**TEXT BLOCK:**
Beyond Mormonism: An Elder's Story


Sixteen serious-looking high priests eyed me intently from the perimeter of a horseshoe formed by three long tables set in a sparsely furnished room. My wife fidgeted in the chair on my left. On my right, Bishop Addison, charged with protecting my rights, absently drummed his fingers on the wooden chair arm.
       Six high priests of the Church of Jesus Christ of Latter-day Saints sat along each leg of the horseshoe. The stake president, assisted by his two counselors and clerk, conducted the meeting. The priests appeared to me to be as hard and austere as the oak tables and chairs, and reflected the uncompromising structure of the organization that now brought me to trial. The atmosphere produced in me a bone-aching weariness.
      The stake president adjusted his glasses and studied a sheaf of papers. He looked up at me, cleared his throat and began to read.
      "This duly constituted court of the Yellowstone Stake of the Church of Jesus Christ of Latter-day Saints," he began, "is convened to investigate charges that Elder James R. Spencer is guilty of conduct in violation of the law and order of the Church."

**LISTED RECORDS:**
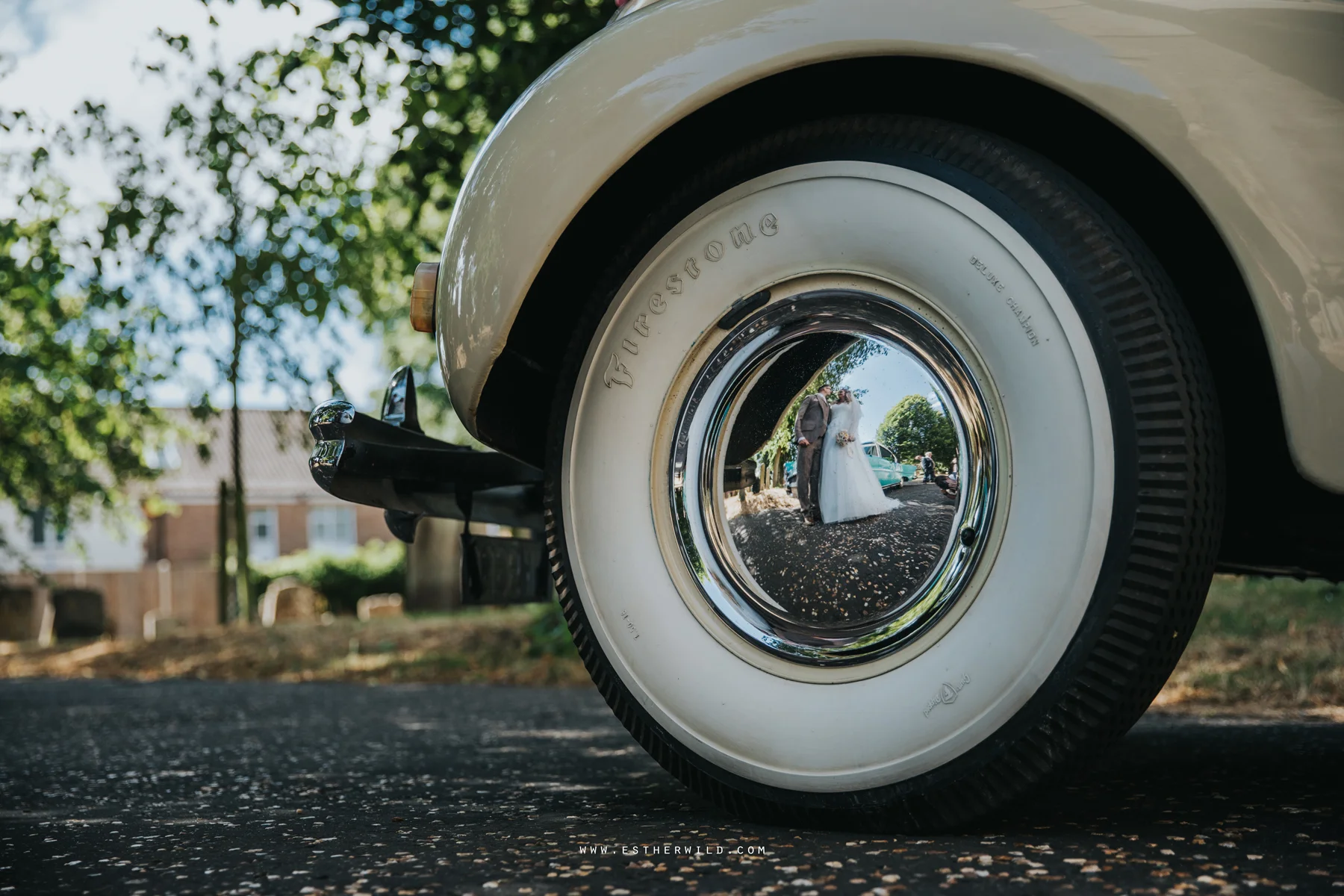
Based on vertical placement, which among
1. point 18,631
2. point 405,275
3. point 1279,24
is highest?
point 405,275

---

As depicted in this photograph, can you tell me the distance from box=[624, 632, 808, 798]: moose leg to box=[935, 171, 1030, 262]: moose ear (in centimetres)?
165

**DIRECTIONS:**
[A] Summarize the Beyond Mormonism excerpt in two sentences.
[B] List every church title or office that appears in the Beyond Mormonism excerpt.
The listing comes from a different source than the Beyond Mormonism excerpt.

**TASK ANSWERS:**
[A] The narrator sits between a wife and Bishop Addison, facing sixteen high priests seated around a horseshoe of tables in a sparse room whose atmosphere brings on a bone-aching weariness. The stake president then reads that the court of the Yellowstone Stake has convened to investigate charges that Elder James R. Spencer is guilty of conduct violating the law and order of the Church.

[B] High priest, bishop, stake president, counselor, clerk, elder